- Owiny Ki-Bul Location in South Sudan
- Coordinates: 3°50′24″N 32°15′41″E﻿ / ﻿3.84000°N 32.26139°E
- Country: South Sudan
- Region: Equatoria
- State: Eastern Equatoria
- County: Magwi County
- Payam: Owiny Ki-Bul Payam
- Time zone: UTC+2 (CAT)

= Owiny Ki-Bul =

Owiny Ki-Bul (Acholi: "sound of the drums") is a village in the state of East Equatoria in South Sudan. It is located about 200 km south of the regional capital, Juba.
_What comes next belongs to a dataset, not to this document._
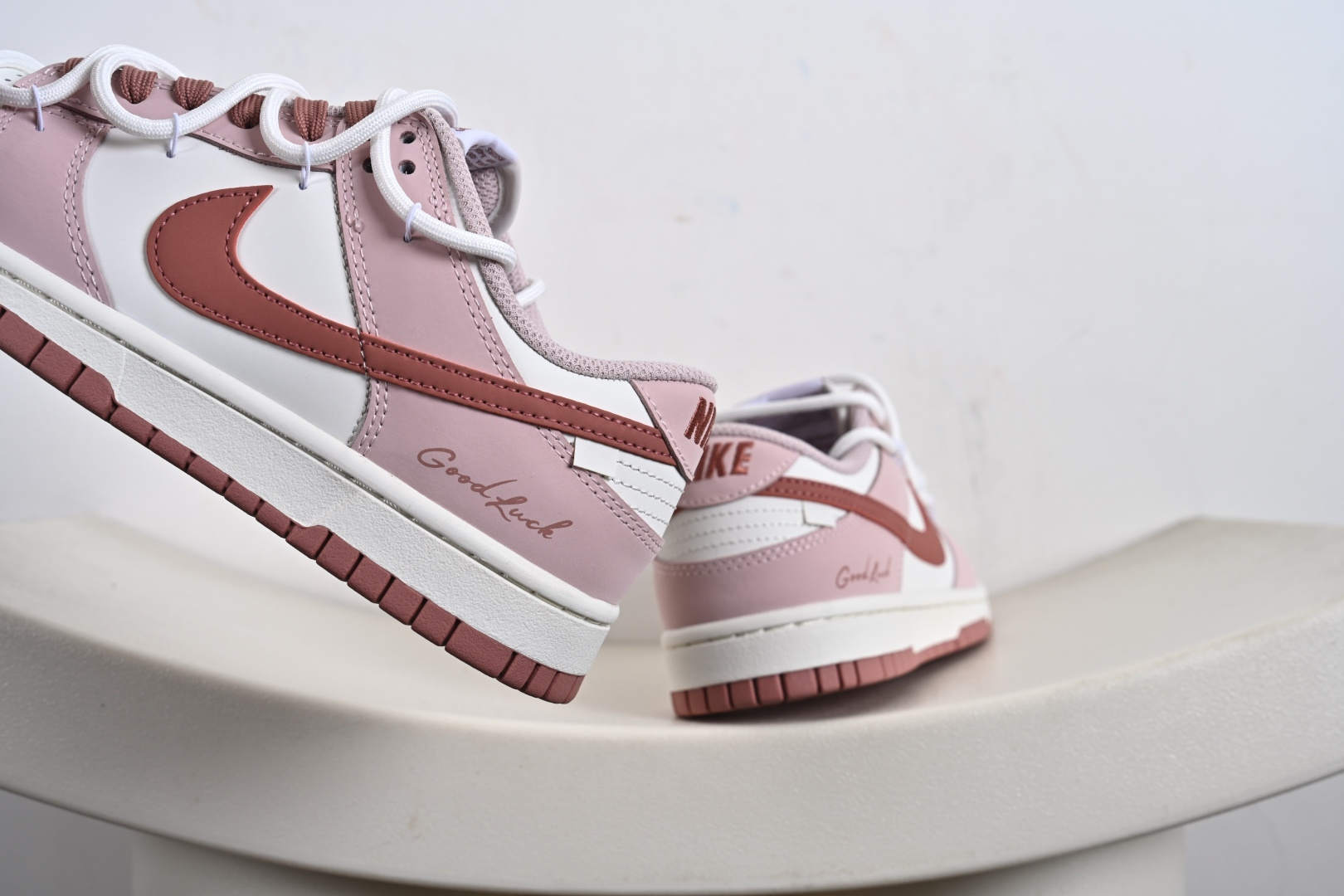 260 Nike SB Dunk Low 周年高端定制 低帮休闲板鞋 PC0528-105-Chinese UA Cheap High Quatity Brand Clothes Bags handbags Sneakers wholesale wholesaler seller from China Factory suppliers Fashion Clothing Shoes best Quality Beautiful Price 260 Nike SB Dunk Low 周年高端定制 低帮休闲板鞋 PC0528-105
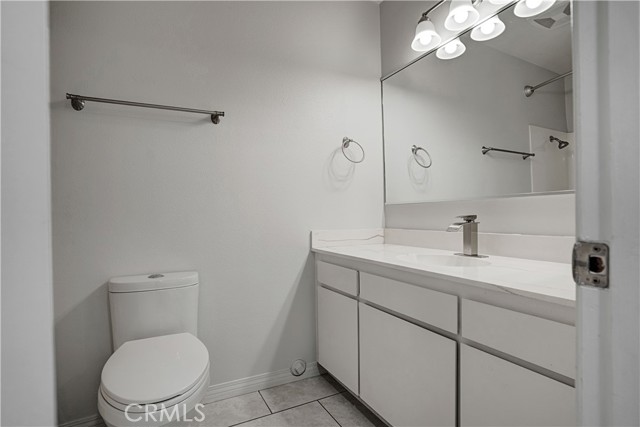 Detail Gallery Image 22 of 43 For 22392 Canyon Club Dr, Canyon Lake,  CA 92587 - 2 Beds | 2 Baths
The village consists of several dozen thatched-roof huts.

Owiny Ki-Bul is, along with Ri-Kwangba, one of two assembly points for the rebels of the Lord's Resistance Army (LRA) under the Cessation of Hostilities Agreement agreed to by the LRA and the government of Uganda on 26 August 2006.

Owiny Ki-Bul houses a SSPDF training center. In June 2011, David Yau Yau signed a peace deal with the South Sudanese government and his troop were airlifted by UNMISS to Owiny Ki-Bul to await integration to the SSPDF.

In February 2015, clashes between villagers and SSPDF trainees erupted in Owiny Ki-Bul after a barfight involving a soldier. SSPDF soldiers burned 136 houses and clashes lead to over 30 people getting injured.